Save money by getting out of car lease
Companies negotiate lease transfers
People who want to downsize and cut expenses often want to cut their car payments. That can be difficult if you are locked into a lease. LeaseTrader.com, a Miami company that acts as a matchmaker between people who want to get out of their car leases and people who want to take over leases, expects business to be up about 30% this year as people seek ways to save money.
Last year, people wanted to get out of their leases so they could pay expensive mortgages, John Sternal, the company's vice president of marketing and communications, told Niala Boodhoo of The Miami Herald. This year, he said, people are trying to cut their living costs.
The Herald tells the story of Parkland, Fla., resident Robert Deck, a business owner who decided that his family no longer needed the expense of a second car. He used LeaseTrader.com to get someone to take over the least on his BMW535, saving $815 a month.
Some automakers are pulling away from car leasing, meaning that you might get a better deal taking over someone else's lease than you would getting a new one. LeaseTrader.com is one of several companies that match people who want leases and people who want to get out of them.

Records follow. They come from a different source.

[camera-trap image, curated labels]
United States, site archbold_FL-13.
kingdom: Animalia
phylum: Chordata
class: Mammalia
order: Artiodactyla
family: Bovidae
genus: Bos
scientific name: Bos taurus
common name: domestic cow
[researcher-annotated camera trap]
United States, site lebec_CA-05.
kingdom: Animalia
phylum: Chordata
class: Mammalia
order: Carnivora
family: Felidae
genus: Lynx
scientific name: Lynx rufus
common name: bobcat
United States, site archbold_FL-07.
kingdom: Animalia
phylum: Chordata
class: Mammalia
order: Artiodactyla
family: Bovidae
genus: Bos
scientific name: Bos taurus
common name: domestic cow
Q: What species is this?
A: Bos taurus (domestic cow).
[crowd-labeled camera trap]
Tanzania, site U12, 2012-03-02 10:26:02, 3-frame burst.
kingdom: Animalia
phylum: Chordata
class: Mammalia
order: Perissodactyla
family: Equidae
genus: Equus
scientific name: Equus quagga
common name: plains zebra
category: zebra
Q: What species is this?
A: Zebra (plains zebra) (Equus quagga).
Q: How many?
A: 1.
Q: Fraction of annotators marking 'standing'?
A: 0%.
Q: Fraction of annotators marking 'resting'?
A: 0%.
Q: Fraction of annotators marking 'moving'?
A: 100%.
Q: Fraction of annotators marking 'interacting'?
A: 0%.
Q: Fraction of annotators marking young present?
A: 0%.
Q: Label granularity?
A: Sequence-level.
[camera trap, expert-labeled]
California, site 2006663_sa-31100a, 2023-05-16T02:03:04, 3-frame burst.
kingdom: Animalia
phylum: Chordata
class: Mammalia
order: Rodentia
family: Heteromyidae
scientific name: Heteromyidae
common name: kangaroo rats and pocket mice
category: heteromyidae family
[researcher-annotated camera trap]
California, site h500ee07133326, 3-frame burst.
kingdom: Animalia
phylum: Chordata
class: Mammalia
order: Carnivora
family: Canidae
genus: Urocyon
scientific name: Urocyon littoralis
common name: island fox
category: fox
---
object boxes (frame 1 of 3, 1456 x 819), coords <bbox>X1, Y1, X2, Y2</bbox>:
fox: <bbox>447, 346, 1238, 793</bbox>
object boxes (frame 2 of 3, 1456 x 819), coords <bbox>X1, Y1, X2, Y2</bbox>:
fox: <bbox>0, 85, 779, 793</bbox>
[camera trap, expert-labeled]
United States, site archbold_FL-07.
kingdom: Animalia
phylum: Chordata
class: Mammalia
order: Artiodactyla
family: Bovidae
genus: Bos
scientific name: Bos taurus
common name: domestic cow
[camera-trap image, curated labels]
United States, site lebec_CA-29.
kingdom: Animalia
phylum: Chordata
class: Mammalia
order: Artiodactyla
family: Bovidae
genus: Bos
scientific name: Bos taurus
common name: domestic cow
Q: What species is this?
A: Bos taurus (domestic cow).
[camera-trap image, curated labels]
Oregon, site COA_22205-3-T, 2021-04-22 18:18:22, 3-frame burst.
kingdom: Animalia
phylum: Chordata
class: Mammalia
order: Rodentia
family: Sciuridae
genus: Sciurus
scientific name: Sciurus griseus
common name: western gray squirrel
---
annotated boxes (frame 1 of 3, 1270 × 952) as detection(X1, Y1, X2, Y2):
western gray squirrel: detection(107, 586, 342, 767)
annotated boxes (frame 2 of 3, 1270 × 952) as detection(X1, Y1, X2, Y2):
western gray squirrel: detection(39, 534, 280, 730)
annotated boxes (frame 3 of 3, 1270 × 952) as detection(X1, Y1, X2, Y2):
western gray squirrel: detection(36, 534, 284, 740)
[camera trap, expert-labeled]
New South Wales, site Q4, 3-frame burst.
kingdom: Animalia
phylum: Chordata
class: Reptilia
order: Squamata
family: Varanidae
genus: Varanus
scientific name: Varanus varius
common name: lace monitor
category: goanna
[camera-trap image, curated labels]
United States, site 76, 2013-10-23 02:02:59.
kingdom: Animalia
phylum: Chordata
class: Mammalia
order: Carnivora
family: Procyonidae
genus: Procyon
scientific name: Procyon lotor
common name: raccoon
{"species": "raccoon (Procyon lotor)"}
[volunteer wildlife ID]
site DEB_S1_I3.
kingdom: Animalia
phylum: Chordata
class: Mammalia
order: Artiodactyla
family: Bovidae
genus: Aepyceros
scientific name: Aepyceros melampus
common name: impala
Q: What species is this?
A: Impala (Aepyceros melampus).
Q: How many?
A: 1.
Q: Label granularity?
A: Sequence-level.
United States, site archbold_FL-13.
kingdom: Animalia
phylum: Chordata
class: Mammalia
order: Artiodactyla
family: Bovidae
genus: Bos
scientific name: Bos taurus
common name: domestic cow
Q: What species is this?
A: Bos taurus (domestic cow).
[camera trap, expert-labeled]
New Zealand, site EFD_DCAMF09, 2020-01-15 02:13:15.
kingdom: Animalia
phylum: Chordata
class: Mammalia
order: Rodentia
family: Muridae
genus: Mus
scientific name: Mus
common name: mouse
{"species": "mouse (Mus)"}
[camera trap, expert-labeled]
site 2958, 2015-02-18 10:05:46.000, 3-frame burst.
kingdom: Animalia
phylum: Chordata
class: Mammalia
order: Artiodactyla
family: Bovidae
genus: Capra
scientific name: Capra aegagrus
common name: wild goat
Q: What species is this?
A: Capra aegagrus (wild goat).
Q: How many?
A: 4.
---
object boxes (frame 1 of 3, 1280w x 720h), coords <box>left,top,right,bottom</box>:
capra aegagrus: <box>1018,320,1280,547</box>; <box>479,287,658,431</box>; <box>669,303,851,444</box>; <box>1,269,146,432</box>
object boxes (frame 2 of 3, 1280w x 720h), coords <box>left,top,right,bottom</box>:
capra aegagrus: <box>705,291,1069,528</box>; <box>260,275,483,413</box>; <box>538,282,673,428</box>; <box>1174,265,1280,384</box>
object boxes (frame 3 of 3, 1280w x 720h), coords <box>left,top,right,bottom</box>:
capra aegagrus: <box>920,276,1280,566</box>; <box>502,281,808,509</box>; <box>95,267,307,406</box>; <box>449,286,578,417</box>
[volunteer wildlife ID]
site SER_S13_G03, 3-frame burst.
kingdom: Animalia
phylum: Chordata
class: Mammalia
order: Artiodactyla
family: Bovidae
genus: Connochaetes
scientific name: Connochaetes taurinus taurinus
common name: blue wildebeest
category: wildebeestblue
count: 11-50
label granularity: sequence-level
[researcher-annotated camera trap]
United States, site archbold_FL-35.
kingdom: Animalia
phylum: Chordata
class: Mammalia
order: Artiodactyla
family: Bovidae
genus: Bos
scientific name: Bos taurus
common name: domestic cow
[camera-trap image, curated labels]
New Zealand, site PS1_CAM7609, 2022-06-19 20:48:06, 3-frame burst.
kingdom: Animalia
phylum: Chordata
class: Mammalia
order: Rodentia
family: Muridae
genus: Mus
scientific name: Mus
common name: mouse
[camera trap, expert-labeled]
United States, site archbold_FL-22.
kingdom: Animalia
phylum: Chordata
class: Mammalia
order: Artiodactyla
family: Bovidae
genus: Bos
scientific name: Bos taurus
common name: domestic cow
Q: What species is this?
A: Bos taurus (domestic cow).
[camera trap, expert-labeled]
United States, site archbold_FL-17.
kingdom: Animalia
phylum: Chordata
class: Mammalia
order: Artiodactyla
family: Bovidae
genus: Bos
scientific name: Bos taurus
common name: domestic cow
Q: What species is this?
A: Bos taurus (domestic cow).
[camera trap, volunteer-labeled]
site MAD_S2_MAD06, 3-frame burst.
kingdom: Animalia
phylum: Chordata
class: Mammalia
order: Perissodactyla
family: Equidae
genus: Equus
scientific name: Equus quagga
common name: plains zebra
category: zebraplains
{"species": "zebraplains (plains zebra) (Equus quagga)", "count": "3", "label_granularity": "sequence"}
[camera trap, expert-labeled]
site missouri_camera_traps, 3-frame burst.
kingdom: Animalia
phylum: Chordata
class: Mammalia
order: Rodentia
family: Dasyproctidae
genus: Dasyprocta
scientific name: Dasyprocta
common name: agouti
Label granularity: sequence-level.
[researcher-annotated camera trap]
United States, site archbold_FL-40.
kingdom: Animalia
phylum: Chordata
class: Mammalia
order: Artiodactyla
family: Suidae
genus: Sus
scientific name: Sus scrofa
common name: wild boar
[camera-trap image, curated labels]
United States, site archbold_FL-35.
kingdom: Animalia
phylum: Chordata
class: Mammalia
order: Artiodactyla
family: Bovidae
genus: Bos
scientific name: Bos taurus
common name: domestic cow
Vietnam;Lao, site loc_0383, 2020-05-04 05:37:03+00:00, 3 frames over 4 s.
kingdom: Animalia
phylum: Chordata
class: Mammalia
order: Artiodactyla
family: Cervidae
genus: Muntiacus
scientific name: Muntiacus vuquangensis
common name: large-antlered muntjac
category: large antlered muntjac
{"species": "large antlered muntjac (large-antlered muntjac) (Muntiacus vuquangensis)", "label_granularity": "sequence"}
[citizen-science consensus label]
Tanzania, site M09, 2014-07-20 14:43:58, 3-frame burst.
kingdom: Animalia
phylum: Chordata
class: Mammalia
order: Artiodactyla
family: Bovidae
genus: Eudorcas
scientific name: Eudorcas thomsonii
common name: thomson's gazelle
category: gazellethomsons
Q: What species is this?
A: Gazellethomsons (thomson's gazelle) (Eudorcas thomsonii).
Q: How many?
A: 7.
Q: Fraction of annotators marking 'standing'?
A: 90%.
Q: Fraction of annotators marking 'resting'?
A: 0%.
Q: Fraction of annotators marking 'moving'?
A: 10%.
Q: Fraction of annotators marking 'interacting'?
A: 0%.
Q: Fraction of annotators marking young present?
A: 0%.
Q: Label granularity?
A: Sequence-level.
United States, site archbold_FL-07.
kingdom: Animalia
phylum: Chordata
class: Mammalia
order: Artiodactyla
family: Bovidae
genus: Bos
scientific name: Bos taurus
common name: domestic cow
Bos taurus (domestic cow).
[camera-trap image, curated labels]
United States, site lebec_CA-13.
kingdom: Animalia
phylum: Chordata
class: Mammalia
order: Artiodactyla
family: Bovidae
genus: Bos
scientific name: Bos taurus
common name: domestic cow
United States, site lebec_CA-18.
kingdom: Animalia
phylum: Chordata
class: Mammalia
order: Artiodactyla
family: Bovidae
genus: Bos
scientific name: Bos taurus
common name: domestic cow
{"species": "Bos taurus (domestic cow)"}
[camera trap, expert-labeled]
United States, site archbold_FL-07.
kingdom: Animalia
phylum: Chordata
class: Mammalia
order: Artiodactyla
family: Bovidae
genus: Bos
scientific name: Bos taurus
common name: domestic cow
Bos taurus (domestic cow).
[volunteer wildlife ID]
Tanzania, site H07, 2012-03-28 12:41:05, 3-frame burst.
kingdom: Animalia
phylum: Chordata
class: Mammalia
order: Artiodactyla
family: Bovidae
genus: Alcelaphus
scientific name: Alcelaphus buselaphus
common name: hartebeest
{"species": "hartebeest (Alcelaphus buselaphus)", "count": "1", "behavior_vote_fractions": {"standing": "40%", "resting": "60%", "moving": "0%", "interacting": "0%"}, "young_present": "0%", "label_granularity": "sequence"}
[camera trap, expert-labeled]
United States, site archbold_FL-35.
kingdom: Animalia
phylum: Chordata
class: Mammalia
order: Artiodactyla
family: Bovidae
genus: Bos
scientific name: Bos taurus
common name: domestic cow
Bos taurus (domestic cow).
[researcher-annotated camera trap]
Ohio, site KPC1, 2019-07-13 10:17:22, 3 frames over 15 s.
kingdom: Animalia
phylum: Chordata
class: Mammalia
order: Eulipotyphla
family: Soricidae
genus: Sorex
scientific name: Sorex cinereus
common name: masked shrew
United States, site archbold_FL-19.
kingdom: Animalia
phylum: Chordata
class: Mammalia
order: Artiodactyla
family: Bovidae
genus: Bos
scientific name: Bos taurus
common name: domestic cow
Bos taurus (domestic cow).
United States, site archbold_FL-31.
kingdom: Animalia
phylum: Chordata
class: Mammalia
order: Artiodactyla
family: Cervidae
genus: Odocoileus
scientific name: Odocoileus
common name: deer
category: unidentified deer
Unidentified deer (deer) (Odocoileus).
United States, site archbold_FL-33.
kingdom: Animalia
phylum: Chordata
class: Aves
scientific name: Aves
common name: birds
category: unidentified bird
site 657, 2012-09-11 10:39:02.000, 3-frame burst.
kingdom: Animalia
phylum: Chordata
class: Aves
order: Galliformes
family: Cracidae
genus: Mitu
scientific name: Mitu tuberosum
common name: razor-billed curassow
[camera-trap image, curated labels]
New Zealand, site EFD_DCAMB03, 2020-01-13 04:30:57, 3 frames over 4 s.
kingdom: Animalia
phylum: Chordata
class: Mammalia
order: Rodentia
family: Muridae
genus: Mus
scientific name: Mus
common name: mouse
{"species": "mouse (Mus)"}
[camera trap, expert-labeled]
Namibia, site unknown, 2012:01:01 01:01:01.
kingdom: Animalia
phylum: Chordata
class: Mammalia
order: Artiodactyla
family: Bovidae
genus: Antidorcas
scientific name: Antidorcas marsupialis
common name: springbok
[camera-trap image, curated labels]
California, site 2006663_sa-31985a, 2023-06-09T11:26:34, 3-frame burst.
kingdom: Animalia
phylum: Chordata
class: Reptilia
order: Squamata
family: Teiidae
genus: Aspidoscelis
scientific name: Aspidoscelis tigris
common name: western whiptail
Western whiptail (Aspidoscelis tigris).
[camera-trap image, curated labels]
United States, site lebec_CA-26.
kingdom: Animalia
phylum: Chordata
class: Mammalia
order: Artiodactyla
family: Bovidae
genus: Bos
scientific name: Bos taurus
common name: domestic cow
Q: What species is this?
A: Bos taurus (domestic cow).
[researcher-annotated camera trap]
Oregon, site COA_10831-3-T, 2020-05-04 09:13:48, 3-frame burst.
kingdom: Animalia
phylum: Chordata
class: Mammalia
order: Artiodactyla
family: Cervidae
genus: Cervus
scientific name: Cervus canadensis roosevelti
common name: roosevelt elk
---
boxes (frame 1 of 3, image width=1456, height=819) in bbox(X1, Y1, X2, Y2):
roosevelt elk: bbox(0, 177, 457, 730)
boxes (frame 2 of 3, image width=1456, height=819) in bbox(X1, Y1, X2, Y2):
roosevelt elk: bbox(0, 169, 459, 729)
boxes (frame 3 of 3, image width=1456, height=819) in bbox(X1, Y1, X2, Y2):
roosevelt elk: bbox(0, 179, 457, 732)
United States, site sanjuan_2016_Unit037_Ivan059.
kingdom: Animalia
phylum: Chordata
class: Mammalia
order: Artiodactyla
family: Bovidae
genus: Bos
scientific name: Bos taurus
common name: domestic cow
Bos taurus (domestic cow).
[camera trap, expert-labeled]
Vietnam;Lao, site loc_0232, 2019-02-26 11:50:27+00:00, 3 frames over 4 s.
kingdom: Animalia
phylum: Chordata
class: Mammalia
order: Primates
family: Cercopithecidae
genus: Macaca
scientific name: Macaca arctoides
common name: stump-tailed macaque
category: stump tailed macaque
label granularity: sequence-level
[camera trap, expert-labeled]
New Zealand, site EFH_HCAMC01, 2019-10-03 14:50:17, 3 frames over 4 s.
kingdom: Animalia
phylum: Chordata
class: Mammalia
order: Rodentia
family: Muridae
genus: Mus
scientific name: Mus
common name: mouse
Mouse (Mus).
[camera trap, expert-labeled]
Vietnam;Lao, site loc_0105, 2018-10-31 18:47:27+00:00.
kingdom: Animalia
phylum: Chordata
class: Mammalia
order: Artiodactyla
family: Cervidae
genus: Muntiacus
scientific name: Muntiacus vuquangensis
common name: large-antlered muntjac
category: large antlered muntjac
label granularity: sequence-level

Tara Baukus Mello, who writes the Driving for Dollars column at Bankrate.com, notes that you can negotiate a transfer of your lease to another person yourself. But you do have to find someone who wants your particular car and can qualify to take over the lease.
With LeaseTrader.com, the seller pays $79 to $89 to list the car, and the buyer pays $39 for credit verification. Each party pays an additional fee of $150 to the company. Plus, the auto finance companies also charge a fee. Swapalease.com, another lease trading company, lists the finance companies' policies and charges, ranging from $45 to $595.